MSCI melakukan perombakan besar dengan mengeluarkan 13 saham emiten Indonesia dari daftar MSCI Global Small Cap Indexes. Dilansir dari Investortrust, penyesuaian atau rebalancing berkala ini terlaksana pada Mei 2026.
Langkah pengurangan ini menyisakan 43 saham emiten yang bertahan dalam daftar MSCI Small Cap. MSCI tercatat hanya memasukkan satu saham baru ke dalam indeks kapitalisasi kecil tersebut.
Sejumlah saham berkapitalisasi besar dan menengah masuk dalam daftar yang dikeluarkan. Emiten tersebut adalah PT Aneka Tambang Tbk (ANTM), PT Astra Agro Lestari Tbk (AALI), PT Bank Aladin Syariah Tbk (BANK), PT Bumi Serpong Damai Tbk (BSDE), dan PT Dharma Satya Nusantara Tbk (DSNG).

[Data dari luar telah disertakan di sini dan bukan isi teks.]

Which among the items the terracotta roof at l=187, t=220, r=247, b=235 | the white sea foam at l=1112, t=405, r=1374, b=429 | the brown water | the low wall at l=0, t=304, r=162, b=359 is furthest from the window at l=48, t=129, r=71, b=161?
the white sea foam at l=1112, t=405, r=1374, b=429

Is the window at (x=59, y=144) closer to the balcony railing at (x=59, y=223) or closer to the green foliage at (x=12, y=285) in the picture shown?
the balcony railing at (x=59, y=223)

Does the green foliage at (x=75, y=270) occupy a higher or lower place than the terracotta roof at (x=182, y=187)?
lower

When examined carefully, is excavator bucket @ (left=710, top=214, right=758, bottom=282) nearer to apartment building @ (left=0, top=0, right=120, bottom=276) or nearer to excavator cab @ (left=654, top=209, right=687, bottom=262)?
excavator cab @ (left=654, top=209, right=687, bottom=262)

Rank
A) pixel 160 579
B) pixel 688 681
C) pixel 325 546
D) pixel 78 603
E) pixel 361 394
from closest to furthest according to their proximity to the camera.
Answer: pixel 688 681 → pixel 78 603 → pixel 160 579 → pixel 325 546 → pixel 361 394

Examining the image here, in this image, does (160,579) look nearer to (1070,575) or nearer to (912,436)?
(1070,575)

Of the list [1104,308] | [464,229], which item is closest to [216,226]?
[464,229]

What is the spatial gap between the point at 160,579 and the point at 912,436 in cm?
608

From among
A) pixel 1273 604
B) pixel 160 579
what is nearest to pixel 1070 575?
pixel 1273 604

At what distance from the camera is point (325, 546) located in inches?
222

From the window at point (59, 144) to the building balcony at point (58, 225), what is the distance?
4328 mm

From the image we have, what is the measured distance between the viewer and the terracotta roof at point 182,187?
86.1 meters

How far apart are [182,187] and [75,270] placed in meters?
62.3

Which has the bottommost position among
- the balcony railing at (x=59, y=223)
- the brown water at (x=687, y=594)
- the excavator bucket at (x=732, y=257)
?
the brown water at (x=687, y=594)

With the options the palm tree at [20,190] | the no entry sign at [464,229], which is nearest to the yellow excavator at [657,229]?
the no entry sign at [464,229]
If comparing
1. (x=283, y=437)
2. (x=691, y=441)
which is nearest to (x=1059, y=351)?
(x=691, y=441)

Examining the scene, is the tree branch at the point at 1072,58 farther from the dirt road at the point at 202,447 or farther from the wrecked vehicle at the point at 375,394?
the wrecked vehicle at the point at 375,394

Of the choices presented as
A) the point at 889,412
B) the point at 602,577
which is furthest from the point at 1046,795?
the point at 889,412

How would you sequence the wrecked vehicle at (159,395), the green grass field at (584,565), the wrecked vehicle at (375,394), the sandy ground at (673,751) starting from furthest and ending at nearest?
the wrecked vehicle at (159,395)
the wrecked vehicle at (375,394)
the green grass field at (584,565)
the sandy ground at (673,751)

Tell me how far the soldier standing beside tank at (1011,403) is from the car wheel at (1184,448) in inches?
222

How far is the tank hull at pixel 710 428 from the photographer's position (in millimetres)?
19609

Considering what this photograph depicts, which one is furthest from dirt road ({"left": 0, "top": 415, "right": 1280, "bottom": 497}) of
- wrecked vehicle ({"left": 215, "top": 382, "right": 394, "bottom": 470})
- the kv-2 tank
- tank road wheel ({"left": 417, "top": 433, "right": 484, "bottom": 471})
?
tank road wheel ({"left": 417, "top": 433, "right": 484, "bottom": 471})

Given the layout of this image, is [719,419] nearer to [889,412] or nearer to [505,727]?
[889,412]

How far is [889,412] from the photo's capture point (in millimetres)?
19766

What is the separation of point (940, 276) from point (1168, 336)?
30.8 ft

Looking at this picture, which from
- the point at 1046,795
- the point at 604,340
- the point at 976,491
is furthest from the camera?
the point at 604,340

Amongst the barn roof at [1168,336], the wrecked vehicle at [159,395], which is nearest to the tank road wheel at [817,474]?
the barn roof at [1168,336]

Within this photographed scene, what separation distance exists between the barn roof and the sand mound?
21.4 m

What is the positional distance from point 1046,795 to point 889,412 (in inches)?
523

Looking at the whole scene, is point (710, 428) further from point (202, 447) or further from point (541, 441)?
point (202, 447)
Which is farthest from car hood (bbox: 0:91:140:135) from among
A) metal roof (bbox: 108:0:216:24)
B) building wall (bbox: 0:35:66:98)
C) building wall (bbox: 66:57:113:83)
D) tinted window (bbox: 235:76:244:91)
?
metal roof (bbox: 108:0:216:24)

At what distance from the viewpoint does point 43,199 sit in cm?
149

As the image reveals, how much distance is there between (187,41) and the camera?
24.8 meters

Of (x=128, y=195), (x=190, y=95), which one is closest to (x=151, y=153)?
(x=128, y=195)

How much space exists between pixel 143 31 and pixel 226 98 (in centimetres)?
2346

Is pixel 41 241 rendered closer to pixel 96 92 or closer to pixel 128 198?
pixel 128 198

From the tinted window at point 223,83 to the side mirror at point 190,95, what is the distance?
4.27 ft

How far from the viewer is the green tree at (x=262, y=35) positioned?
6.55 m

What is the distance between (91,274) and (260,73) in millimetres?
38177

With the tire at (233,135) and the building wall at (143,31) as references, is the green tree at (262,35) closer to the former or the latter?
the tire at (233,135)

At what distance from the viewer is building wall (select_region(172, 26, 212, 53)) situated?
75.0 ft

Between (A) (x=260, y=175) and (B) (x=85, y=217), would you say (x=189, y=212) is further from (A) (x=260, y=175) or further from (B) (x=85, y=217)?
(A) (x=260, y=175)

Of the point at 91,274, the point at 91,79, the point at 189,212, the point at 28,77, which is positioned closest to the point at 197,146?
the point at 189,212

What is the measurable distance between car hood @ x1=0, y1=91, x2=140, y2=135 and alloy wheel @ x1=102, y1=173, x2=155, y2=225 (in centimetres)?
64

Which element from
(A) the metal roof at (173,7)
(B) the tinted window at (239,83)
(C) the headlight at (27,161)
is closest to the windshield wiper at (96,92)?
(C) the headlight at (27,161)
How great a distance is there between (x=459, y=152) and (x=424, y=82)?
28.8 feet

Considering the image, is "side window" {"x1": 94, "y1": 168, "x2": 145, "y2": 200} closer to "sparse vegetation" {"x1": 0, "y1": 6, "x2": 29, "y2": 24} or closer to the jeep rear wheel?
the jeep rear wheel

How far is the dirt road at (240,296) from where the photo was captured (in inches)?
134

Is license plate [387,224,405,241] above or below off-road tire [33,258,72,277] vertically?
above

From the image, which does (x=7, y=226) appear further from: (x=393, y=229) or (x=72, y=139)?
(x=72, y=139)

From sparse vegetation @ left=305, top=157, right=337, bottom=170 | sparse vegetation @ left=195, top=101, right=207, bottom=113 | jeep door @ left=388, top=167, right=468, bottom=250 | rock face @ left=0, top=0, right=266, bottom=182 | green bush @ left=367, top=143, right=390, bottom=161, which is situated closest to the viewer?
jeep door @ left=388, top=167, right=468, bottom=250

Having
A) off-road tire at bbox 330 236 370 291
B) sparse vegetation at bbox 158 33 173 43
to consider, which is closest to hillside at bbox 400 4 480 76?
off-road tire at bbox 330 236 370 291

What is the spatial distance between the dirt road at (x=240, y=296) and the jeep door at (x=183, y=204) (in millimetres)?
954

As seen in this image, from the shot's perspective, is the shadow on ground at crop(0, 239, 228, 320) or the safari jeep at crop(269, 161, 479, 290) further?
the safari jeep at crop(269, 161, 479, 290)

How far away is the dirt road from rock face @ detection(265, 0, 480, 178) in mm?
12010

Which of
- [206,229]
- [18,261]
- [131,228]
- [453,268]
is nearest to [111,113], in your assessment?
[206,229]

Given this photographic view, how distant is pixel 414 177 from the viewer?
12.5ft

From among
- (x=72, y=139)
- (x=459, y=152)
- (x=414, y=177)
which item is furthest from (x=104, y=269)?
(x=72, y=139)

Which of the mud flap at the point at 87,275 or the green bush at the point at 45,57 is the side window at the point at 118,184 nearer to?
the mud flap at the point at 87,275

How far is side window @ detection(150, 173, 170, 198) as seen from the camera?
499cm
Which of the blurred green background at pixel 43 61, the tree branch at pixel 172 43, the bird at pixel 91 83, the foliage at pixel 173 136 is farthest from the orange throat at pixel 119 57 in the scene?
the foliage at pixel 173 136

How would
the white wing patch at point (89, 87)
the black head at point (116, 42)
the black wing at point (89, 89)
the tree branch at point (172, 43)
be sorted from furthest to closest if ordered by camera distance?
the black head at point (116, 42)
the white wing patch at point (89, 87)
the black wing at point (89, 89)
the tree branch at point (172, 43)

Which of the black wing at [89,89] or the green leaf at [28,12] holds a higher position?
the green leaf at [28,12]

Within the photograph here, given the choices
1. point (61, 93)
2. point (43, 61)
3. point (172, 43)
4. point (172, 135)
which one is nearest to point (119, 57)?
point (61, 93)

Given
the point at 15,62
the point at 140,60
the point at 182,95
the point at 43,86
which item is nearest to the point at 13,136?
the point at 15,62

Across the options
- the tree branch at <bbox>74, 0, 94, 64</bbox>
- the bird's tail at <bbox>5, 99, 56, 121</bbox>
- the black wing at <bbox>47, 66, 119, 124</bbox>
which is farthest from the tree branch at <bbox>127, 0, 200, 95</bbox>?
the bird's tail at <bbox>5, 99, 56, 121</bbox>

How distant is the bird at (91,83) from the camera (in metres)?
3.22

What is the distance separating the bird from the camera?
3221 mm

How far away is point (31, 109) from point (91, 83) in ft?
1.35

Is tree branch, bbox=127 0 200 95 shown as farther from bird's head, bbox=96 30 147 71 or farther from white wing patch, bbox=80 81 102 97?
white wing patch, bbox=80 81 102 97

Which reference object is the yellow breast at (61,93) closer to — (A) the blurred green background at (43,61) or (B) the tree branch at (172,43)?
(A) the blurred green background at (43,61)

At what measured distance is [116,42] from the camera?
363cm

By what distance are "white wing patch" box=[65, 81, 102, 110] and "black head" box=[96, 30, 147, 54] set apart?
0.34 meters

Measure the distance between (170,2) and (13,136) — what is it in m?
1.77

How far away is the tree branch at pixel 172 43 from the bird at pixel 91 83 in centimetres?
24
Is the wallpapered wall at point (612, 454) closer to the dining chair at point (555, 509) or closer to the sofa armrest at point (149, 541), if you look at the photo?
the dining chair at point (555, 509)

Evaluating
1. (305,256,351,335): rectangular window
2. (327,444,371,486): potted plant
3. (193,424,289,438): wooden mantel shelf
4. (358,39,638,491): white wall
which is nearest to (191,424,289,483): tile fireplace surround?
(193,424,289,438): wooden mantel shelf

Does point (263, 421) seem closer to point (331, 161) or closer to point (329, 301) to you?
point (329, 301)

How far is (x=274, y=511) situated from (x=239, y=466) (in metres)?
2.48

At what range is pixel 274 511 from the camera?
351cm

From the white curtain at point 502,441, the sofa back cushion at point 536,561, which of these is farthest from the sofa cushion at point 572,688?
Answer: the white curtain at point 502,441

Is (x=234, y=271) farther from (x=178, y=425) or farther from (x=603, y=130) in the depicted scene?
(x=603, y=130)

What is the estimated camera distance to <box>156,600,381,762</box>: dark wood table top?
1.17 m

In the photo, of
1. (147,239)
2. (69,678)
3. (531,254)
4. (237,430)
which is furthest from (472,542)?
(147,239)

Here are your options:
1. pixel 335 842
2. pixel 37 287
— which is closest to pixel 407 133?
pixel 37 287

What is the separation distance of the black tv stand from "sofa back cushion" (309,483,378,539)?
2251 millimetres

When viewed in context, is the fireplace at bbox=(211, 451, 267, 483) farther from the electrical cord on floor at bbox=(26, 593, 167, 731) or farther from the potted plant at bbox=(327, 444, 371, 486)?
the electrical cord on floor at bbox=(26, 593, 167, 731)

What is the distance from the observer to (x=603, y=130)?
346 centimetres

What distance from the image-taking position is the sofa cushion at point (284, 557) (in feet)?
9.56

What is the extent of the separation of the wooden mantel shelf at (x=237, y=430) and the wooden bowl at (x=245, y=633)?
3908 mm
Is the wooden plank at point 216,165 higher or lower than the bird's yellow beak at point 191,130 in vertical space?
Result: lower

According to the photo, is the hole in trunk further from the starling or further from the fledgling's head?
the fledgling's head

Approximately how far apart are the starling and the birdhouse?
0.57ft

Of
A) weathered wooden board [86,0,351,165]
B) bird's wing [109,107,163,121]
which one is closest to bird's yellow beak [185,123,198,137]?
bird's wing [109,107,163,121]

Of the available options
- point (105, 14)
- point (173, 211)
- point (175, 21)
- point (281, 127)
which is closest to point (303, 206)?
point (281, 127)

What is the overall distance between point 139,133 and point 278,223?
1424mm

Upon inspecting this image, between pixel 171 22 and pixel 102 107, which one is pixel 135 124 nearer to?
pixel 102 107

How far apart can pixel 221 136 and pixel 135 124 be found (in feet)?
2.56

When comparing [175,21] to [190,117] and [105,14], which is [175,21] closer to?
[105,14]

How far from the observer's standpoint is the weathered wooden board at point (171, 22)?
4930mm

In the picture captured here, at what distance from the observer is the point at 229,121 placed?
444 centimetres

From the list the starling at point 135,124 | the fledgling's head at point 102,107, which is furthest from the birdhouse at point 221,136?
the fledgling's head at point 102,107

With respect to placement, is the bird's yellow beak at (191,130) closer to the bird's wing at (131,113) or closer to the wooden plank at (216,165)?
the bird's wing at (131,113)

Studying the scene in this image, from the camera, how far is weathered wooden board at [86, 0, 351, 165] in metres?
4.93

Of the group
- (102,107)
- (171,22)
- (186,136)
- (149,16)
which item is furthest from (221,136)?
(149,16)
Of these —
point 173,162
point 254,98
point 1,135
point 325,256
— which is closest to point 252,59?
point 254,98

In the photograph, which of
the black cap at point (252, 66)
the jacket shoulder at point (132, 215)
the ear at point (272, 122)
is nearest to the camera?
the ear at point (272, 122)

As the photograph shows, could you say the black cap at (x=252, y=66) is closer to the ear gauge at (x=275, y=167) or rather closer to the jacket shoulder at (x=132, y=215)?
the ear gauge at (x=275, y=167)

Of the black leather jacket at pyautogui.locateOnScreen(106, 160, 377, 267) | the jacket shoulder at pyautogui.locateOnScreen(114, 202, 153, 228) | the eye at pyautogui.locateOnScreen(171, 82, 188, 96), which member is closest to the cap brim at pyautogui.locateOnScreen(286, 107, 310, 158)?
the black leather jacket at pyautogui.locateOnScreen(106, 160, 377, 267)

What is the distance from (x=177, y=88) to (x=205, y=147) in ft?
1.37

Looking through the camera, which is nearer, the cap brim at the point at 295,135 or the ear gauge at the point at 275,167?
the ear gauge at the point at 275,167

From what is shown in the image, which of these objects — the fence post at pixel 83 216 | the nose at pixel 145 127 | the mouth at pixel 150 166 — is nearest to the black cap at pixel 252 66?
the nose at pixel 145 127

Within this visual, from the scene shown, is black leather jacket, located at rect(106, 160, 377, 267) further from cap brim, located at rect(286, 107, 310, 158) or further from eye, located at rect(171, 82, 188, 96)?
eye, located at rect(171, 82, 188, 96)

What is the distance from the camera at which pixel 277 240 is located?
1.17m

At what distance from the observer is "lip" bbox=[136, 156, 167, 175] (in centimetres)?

Daftar saham didepak berlanjut pada PT Industri Jamu dan Farmasi Sido Muncul Tbk (SIDO), PT Midi Utama Indonesia Tbk (MIDI), dan PT Mitra Keluarga Karyasehat Tbk (MIKA). Kemudian PT MNC Digital Entertainment Tbk (MSIN), PT Pabrik Kertas Tjiwi Kimia Tbk (TKIM), PT Pacific Strategic Financial Tbk (APIC), PT Sawit Sumbermas Sarana Tbk (SSMS), serta PT Triputra Agro Persada Tbk (TAPG).
Sementara itu, PT Sumber Alfaria Trijaya Tbk (AMRT) menjadi satu-satunya saham yang masuk ke MSCI Global Small Cap Indexes. AMRT bergeser ke indeks ini setelah dikeluarkan dari MSCI Global Standard.Adapun jumlah emiten yang mampu bertahan dalam konstituen MSCI Global Small Cap mencapai 41 perusahaan. Beberapa di antaranya meliputi ADRO, AADI, ARTO, BBTN, EMTK, INKP, MDKA, PGAS, PTRO, PWON, dan RATU.